_ASSIGNED TASK_: Copy the passage of the B.F. Skinner text starting at "Skinner called his" and ending at "of cognitive science.", renaming "cognitive science" to "cognitive psychology".

Thursday, 11 September 2014

B.F. Skinner


B.F. Skinner
B.F. Skinner at Harvard circa 1950.jpg
Burrhus Frederic (B. F.) Skinner (March 20, 1904 – August 18, 1990) was an American psychologist, behaviorist, author, inventor, and social philosopher. He was the Edgar Pierce Professor of Psychology at Harvard University from 1958 until his retirement in 1974.

Skinner invented the operant conditioning chamber, also known as the Skinner Box. He was a firm believer of the idea that human free will was actually an illusion and any human action was the result of the consequences of that same action. If the consequences were bad, there was a high chance that the action would not be repeated; however if the consequences were good, the actions that led to it would be reinforced. He called this the principle of reinforcement.

He innovated his own philosophy of science called radical behaviorism, and founded his own school of experimental research psychology—the experimental analysis of behavior, coining the term operant conditioning. His analysis of human behavior culminated in his work Verbal Behavior, as well as his philosophical manifesto Walden Two, both of which have recently seen enormous increase in interest experimentally and in applied settings. Contemporary academia considers Skinner a pioneer of modern behaviorism along with John B. Watson and Ivan Pavlov.

Skinner called his particular brand of behaviorism "Radical" behaviorism. It seeks to understand behavior as a function of environmental histories of reinforcing consequences. Such a functional analysis makes it capable of producing technologies of behavior. This applied behaviorism lies on the opposite side of the ideological spectrum as the field of cognitive science.

The position can be stated as follows: what is felt or introspectively observed is not some nonphysical world of consciousness, mind, or mental life but the observer's own body. This does not mean, as I shall show later, that introspection is a kind of psychological research, nor does it mean (and this is the heart of the argument) that what are felt or introspectively observed are the causes of the behavior. An organism behaves as it does because of its current structure, but most of this is out of reach of introspection. At the moment we must content ourselves, as the methodological behaviorist insists, with a person's genetic and environment histories. What are introspectively observed are certain collateral products of those histories.
B.F. Skinner – Quotations
"I do not admire myself as a person. My successes do not override my shortcomings”
"Ethical control may survive in small groups, but the control of the population as a whole must be delegated to specialists—to police, priests, owners, teachers, therapists, and so on, with their specialized reinforcers and their codified contingencies”
"It is a mistake to suppose that the whole issue is how to free man. The issue is to improve the way in which he is controlled”
"Education is what survives when what has been learnt has been forgotten”
"As the senses grow dull, the stimulating environment becomes less clear. When reinforcing consequences no longer follow, we are bored, discouraged and depressed.”

(Scene geometry reasoning data)
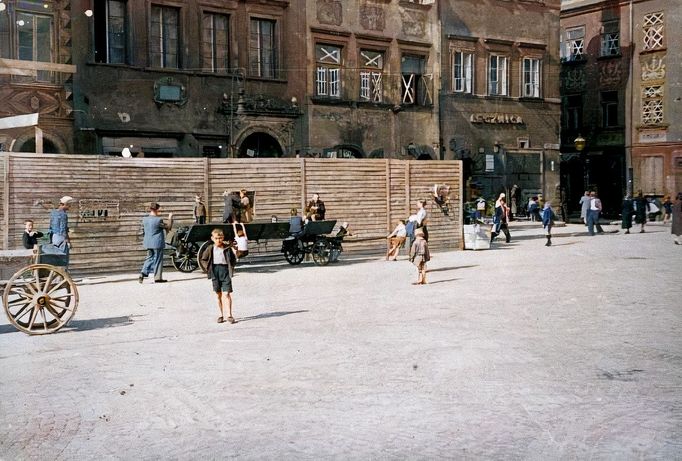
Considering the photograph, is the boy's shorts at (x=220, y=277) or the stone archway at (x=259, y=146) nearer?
the boy's shorts at (x=220, y=277)

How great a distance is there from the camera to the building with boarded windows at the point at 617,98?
2906 centimetres

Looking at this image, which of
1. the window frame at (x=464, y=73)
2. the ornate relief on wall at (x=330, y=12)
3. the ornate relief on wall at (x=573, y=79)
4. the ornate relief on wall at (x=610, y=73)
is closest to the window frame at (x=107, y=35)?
the ornate relief on wall at (x=330, y=12)

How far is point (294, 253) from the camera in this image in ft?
69.8

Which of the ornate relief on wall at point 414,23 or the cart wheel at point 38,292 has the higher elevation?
the ornate relief on wall at point 414,23

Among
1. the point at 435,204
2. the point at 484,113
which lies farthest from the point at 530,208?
the point at 435,204

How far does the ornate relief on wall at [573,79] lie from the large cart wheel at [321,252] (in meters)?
29.1

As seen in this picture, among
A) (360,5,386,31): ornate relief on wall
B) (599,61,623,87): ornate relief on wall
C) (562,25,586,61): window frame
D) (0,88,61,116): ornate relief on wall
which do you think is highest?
(562,25,586,61): window frame

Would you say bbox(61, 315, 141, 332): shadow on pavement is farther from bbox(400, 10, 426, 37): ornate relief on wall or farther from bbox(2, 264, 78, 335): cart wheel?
bbox(400, 10, 426, 37): ornate relief on wall

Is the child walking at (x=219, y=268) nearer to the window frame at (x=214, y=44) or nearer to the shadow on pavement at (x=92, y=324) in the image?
the shadow on pavement at (x=92, y=324)

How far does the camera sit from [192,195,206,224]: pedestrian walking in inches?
819

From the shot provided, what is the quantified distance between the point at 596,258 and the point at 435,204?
587 centimetres

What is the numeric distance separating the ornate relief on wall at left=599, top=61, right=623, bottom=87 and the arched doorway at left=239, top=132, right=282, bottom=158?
2194 cm

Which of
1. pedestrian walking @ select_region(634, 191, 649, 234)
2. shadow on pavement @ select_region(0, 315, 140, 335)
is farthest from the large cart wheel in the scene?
pedestrian walking @ select_region(634, 191, 649, 234)

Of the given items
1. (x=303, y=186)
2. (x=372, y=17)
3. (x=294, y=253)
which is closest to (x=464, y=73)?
(x=372, y=17)
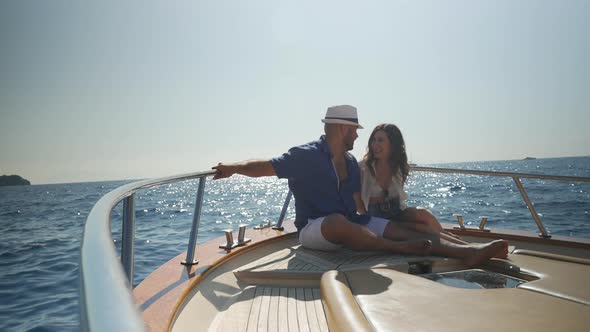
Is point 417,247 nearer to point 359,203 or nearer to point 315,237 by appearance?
point 315,237

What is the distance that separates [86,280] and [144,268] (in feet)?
16.0

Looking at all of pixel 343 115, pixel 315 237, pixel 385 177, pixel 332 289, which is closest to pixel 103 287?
pixel 332 289

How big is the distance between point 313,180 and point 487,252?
1.04 meters

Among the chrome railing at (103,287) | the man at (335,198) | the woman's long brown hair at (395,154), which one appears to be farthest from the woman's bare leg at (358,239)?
the chrome railing at (103,287)

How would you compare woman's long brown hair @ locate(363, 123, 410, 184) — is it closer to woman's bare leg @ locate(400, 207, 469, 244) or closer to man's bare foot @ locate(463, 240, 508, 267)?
woman's bare leg @ locate(400, 207, 469, 244)

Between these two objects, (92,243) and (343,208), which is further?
(343,208)

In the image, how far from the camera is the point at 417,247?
2.12m

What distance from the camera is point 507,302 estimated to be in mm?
1297

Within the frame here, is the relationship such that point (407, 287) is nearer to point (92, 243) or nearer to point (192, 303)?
point (192, 303)

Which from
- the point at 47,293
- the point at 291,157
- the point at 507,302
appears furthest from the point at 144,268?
the point at 507,302

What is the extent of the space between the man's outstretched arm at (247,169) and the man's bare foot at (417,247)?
2.90 ft

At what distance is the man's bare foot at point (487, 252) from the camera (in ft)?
6.40

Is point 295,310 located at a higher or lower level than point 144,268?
higher

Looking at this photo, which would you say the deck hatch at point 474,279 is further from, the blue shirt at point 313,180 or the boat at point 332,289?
the blue shirt at point 313,180
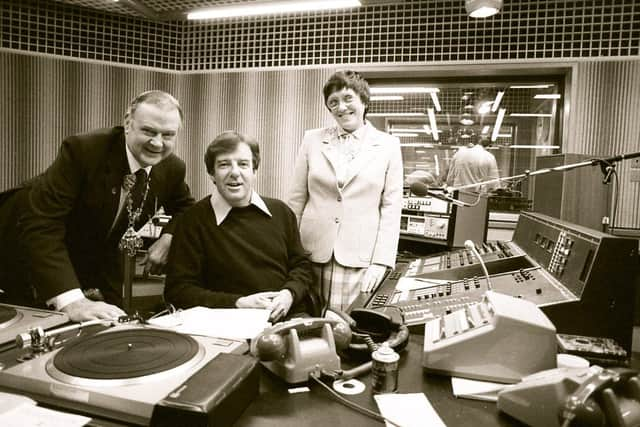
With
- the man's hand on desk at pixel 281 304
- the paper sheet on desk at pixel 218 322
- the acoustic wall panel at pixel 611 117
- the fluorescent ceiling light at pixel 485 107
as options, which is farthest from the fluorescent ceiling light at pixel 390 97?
the paper sheet on desk at pixel 218 322

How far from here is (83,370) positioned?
0.83m

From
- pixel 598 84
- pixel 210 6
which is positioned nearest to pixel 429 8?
pixel 598 84

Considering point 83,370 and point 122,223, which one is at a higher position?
point 122,223

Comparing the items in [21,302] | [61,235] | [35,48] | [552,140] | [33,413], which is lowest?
[21,302]

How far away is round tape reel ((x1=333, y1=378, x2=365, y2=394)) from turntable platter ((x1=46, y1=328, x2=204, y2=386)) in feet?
0.95

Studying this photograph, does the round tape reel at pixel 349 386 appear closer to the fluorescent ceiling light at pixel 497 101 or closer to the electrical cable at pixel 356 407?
the electrical cable at pixel 356 407

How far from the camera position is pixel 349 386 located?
38.0 inches

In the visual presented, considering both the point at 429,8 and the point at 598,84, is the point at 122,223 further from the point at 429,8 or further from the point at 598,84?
the point at 598,84

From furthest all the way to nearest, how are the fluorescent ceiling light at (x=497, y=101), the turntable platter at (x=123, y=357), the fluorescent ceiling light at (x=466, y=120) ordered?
the fluorescent ceiling light at (x=466, y=120), the fluorescent ceiling light at (x=497, y=101), the turntable platter at (x=123, y=357)

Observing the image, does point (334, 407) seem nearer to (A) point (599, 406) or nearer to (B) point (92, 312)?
(A) point (599, 406)

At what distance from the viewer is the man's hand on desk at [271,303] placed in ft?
5.30

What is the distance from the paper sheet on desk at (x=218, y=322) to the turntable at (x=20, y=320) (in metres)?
0.24

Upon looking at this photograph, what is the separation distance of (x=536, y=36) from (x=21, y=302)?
11.9 feet

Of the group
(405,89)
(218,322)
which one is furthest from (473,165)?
(218,322)
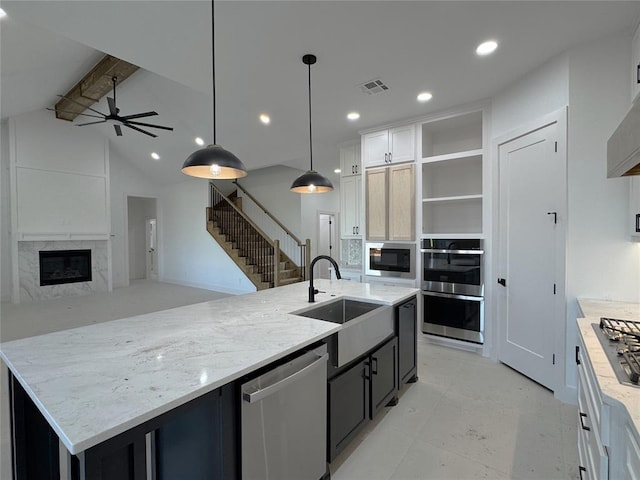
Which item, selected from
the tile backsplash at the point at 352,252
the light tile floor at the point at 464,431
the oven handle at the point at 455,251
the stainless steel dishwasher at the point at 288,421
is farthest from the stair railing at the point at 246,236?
the stainless steel dishwasher at the point at 288,421

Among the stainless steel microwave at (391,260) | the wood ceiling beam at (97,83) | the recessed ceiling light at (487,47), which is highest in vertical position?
the wood ceiling beam at (97,83)

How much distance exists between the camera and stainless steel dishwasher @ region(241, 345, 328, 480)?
1.26m

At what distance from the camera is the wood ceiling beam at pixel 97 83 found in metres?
4.83

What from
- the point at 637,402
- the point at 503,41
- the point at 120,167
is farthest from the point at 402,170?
the point at 120,167

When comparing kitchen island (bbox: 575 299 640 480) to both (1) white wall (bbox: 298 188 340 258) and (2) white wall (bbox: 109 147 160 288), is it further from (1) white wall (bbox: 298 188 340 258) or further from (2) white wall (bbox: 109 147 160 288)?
(2) white wall (bbox: 109 147 160 288)

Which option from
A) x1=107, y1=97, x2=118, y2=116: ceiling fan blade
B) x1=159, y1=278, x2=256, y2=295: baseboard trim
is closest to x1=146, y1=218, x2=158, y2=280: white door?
x1=159, y1=278, x2=256, y2=295: baseboard trim

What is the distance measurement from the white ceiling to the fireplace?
13.7 feet

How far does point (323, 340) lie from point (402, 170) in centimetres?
303

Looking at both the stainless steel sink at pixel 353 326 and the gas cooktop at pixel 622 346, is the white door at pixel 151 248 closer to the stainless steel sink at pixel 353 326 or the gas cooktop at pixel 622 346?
the stainless steel sink at pixel 353 326

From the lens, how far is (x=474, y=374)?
10.4 ft

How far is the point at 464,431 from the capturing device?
226 centimetres

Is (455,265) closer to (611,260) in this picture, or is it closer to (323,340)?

_RESULT OF THIS EXERCISE_:
Skinner called his particular brand of behaviorism "Radical" behaviorism. It seeks to understand behavior as a function of environmental histories of reinforcing consequences. Such a functional analysis makes it capable of producing technologies of behavior. This applied behaviorism lies on the opposite side of the ideological spectrum as the field of cognitive psychology.